4. According to the Datasheet the WS2812B LED are controlled by a 24 Bit value, divided in 3 times 8 bit, each 8 Bit(=one Byte) for in color(RGB). A dataframe is indicated by a reset period(50µs) before these 24 Bit. If one bit is an 1 or a 0 is indicated by the pulsewidth of a squarewave of a period of 1,25µs.
5. According to the datasheet the ATMega328 has 2 8 Bit timers and one 16 Bit timer and several PWM Channels.

Possible solution

Outsource the stepping of the Motor to an 8 Bit Timer and the WS2812 Timing to an 8 Bit or 16 Bit PWM.

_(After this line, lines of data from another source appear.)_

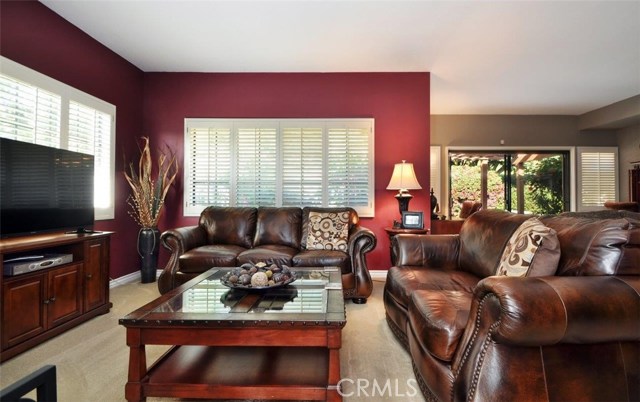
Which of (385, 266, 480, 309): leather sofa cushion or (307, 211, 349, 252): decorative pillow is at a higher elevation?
(307, 211, 349, 252): decorative pillow

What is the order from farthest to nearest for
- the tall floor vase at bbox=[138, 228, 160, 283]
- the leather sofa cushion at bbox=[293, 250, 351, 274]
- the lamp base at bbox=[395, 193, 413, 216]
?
the lamp base at bbox=[395, 193, 413, 216] < the tall floor vase at bbox=[138, 228, 160, 283] < the leather sofa cushion at bbox=[293, 250, 351, 274]

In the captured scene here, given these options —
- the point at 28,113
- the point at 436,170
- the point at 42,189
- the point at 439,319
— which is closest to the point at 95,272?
the point at 42,189

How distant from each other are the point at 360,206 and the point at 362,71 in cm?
182

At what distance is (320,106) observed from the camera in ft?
13.8

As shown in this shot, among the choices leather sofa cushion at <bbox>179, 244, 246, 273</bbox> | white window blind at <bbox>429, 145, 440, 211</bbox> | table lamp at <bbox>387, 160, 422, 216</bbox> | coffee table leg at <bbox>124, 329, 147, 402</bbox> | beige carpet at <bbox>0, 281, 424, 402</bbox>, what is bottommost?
beige carpet at <bbox>0, 281, 424, 402</bbox>

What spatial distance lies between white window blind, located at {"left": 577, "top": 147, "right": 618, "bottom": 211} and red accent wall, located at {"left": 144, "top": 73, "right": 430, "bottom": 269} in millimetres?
4415

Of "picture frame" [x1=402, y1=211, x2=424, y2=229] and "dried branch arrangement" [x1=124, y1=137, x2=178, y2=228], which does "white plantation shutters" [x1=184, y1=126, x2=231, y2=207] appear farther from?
"picture frame" [x1=402, y1=211, x2=424, y2=229]

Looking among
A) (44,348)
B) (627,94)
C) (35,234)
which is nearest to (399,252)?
(44,348)

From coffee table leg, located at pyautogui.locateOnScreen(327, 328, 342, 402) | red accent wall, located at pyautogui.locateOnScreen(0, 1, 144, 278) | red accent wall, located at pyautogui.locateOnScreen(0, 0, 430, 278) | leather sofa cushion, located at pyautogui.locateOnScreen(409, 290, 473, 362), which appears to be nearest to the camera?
leather sofa cushion, located at pyautogui.locateOnScreen(409, 290, 473, 362)

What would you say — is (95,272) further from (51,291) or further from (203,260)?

1. As stated before the motor just needs to get something like a clock in the step pin(StepCLK). This can easily be done with a hardware timer. For example with Timer0 in Normal Mode or for even finer frequency resolution in CTC Mode. In this mode you dont have to do anything in code for generating the StepCLK waveform if you enable the pin toggle on compare match - this wont waste any CPU time so your controller can handle other things. Look at the datasheet in section 14.7.2 for further information.
2. For the LEDs you can use Timer1 in PWM Mode. Here you have to setup the timer first to get the bit period of 1,25µs, after that you just have to set the compare value of the PWM timer. A good way to do this is to set this timer to fastPWM mode. In this case OC1A or OC1B will can set high in the beginning of a PWM period and set low on a compare match. in this case the only thing the CPU has to do is to set the period for each PWM cycle, which can be done in the Timer1 overflow interrupt routine. To see your timing tolerances see this wordpress article.
3. For you application you can do some things in the main loop. From there the only thing you have to do is write to the Timer0 compare register for acceleration ramps and update a LED-RGB buffer for your LED display. Probably the rest of the time the CPU can go to sleep mode for energy effenciency.

Pseudo Code

For better clarification I will provide some c-ish pseudocode:

volatile  uint8_t LEDBuffer[LEDNum*3]; //each color value has its own array field.    

volatile ledIdx,bitIdx;

Timer1OverflowInterrupt(){
if(bitIdx % 8 == 0) ledIdx++; //increments ledindex after 8 bits are masked

if(LEDBuffer[ledIdx] & (1<<(bitIdx%8) != 0){ //With bitIdx we shift through all bits of the current LEDBuffer value and check if its zero or one
timer1Compare = ONEBitPERIOD
}else{
timer1Compare = ZEROBitPERIOD
}

bitIdx++
if(ledIdx==LedNum){
ledIdx=0; //resets ledindex if array size is reached
timer1Compare = RESETbitPERIOD //after we shifted all LED values out we indicate a break for reset-synchronization
}
}

setup(){
 configureTimer0asCTCwithOutputCompare()
 configureTimer1asFastPWMwithOutputCompareAndOverflowInterruptEnable()
 setStepDirPin()
}

loop(){
for(uint8_t i = 0; i<ledNum;i++){
LEDBuffer[i*3] = redValue;
LEDBuffer[i*3+1] = greenValue;
LEDBuffer[i*3+2] = blueValue;
}
timer0compare = stepperSpeedValue
}

Explanation and further problem analysis

This solution makes use of the hardware timers. This means there are actual hardware registers which are counting with their own clock and do actions based on some configuration registers set by the application program. Only if a special event occurs the CPU is notified with a interrupt(hence the name interrupt) and shortly switches to another piece of code(like Timer1OverflowInterrupt) after that resuming its main program(loop). In contrast and for example The fast LED libary from Adafruit makes heavy use of assembler nops(no operation), which means the CPU is blocked by doing nothing.

I hope that helps you in the understanding and basic concurrent programming on embedded systems. You have to figure out by yourself how to configure the Timers but I think I gave you some good hints how to do it.